Ion and electron distribution functions within regions of intense electrostatic fluctuations in the Earth’s magnetosheath

The terrestrial magnetosheath is a turbulent region characterized by large amplitude electromagnetic fluctuations. The NASA Magnetospheric Multiscale (MMS) mission has allowed investigating at high time cadence electromagnetic fields and particles in the near-Earth environment. Here, we have analyzed a well documented 5 minute MMS quasi-parallel magnetosheath crossing, focusing on the kinetic plasma properties in sub-intervals where an intense electrostatic activity at high frequencies is detected. Numerical simulations have showed that an electrostatic branch of high frequency waves with an acoustic-type dispersion relation, the so-called ion-bulk (IBk) waves, can be excited by a wave-particle instability due to the formation of a plateau in the bulk of the ion velocity distribution function (VDF). Such waves can survive against the Landau damping also for small values of electron-to-proton temperature ratios, which typically induce a strong ion-acoustic wave damping.
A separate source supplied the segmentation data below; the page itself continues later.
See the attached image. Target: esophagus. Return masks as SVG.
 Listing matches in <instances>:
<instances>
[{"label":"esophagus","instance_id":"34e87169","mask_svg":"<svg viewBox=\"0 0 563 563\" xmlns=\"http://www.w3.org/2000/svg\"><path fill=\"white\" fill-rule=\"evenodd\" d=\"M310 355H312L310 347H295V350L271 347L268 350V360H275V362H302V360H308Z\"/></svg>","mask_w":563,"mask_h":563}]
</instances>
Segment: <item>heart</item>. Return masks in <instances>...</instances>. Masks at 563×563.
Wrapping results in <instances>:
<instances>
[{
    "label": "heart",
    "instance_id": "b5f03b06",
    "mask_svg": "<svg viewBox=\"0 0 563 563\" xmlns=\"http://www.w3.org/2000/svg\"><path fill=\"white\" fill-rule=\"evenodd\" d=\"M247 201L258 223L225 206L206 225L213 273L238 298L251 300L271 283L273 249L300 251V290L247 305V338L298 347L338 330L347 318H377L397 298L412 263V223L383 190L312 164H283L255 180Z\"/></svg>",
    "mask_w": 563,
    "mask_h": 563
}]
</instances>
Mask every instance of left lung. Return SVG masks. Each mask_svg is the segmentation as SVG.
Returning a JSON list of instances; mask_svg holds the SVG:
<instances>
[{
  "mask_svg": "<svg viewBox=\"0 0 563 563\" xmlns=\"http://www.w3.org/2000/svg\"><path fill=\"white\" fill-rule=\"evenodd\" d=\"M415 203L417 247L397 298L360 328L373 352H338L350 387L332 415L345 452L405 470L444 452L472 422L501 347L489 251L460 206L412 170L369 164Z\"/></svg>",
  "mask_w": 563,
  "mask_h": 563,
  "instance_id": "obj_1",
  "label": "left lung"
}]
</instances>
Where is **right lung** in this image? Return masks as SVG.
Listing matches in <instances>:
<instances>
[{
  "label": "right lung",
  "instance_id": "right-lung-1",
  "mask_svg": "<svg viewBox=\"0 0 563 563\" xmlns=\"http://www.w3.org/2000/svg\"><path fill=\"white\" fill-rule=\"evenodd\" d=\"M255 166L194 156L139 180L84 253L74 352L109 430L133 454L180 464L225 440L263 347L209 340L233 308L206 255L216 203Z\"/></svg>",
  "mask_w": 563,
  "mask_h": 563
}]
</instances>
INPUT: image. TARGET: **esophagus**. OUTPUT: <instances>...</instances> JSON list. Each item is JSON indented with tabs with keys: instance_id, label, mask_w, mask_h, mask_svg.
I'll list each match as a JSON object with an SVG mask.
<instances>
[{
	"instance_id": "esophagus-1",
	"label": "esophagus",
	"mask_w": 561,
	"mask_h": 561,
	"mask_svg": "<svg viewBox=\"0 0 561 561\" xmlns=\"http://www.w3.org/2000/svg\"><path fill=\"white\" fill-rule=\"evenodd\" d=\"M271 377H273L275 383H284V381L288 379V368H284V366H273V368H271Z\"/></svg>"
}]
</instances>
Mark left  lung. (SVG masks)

IBk waves induce large amplitude electric field fluctuations and both ion and electron phase-space trapping, giving rise to a beam in the ion VDF and a flat-top electron VDF. Motivated by numerical results we have explored the ion and electron kinetic features when time intervals of electrostatic fluctuations are detected in the magnetosheath region. Thanks to the high time cadence of the instruments on board MMS we were able to reconstruct all the energy turbulent cascade that starts at ion scales and gives rise to IBk excitation around the electron scales. The effects of the presence of IBk waves on ion and electron VDFs have also been investigated, finding good agreement with recent numerical experiments.